Difficulties for Spell Preparation and Casting

  • Mediocre (+0): Cantrips. Often doesn't require a role. You do not need to prepare any cantrips.
  • Average (+1): Spells that do one thing or affect one target, or aspects that last only one exchange.
  • Good (+3): Spells that affect up to three targets, absorb three stress, or lasts three exchanges.
  • Superb (+5): Spells that affect 4 or more targets, entire zones, or place situation aspects.
  • Epic (+7) (or higher): Spells of this magnitude are dangerous to cast. Costs 2 stress if successful, or 2 stress plus the difference if failed. Spells of this power must be discovered in-game.


Sorcery and Witchcraft
These types of magic come from different sources, but is cast the same way. The spell-slinger prepares and casts with a single roll, but doesn't gain the benefit of a prepared spell aspect.


Rituals
You can acquire ritual components, meditate, pray, etc. to place aspects to aid you in spell preparation or spell casting rolls. These create an advantage actions require an hour to place each aspect.

Spell Schools and Domains

See the Magic section for details.

Schools of Elemental Magic

  • Aether: Life essence, light, gravity, physical and mental healing, teleportation.
  • Air: Air, sound, electricity, speed, flight, weather control, visual and aural illusions, summon and control of sylphs.
  • Earth: Earth, defense, strength, stability, animation of constructs, summon and control gnomes (the elementals, not the small folk)
  • Fire: Fire, explosives, manipulating energy, summon and control salamanders.
  • Water: Water, shape changing, cleansing, motion, divination, summoning and controlling neirids.

Schools of Arcane Magic

  • Energies: Creating and controlling energetic elements, temperature, telekinetics and defense against these things.
  • Phantasm: Illusions either mental or visual, mental attack, domination and influence.
  • Scrying: Precognition, post cognition, scrying other places, spells of communication and lore, and defense against scrying.
  • Summoning: Calling and banishing creatures and things including temporarily summoned elementals, banish or ward against unliving beings and their powers, commanding constructs.
  • Transformation: Changing subjects physically, emotionally, or mentally; shapeshifting and healing.
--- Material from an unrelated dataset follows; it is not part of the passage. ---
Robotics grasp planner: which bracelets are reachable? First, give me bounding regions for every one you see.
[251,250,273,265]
Other Arcane (Forbidden Schools

  • Entropy: Death, disintegration, and destruction, as well as cooling or freezing effects.
  • Necromancy: Animation of dead things, interaction with the dead, creating disease and causing decay, summoning spirits or ghosts.

Domains Granted by Dieties

  • Blessing: Beneficial aspects relating to luck, health, and fate.
  • Defense: Defensive magics.
  • Glory: Channel sunlight, boost morale, and influence allies to great feats of courage.
  • Healing: All forms of healing, be it mental or physical. Remove poison and disease aspects, cause direct damage to the undead.
  • Nature: Heal, bless, or even call plants and animals. You can also cast spells that enhance your natural abilities.
  • Shadow: Manipulate darkness, cloud the sight of others, sense or see in the dark, summon creatures of darkness and shadows (shades), step from shadow to shadow.
  • Strength: You can grant strength to yourself or others and cast other spells that grasp, pummel or crush your enemies.
  • Travel: Spells to increase mobility, make life on the road more convenient or safer, and spells of teleportation.
  • War: Spells enhancing the damage-dealing capability of allies or engines of war, enhance defensive works, create deadly barriers out of weapons, imbue normal weapons with magical power. The most powerful spells can blind, stun or kill a single opponent outright, but usually requires a stunt to the effect that if stress is done, a Fate point may be spent to inflict a consequence instead.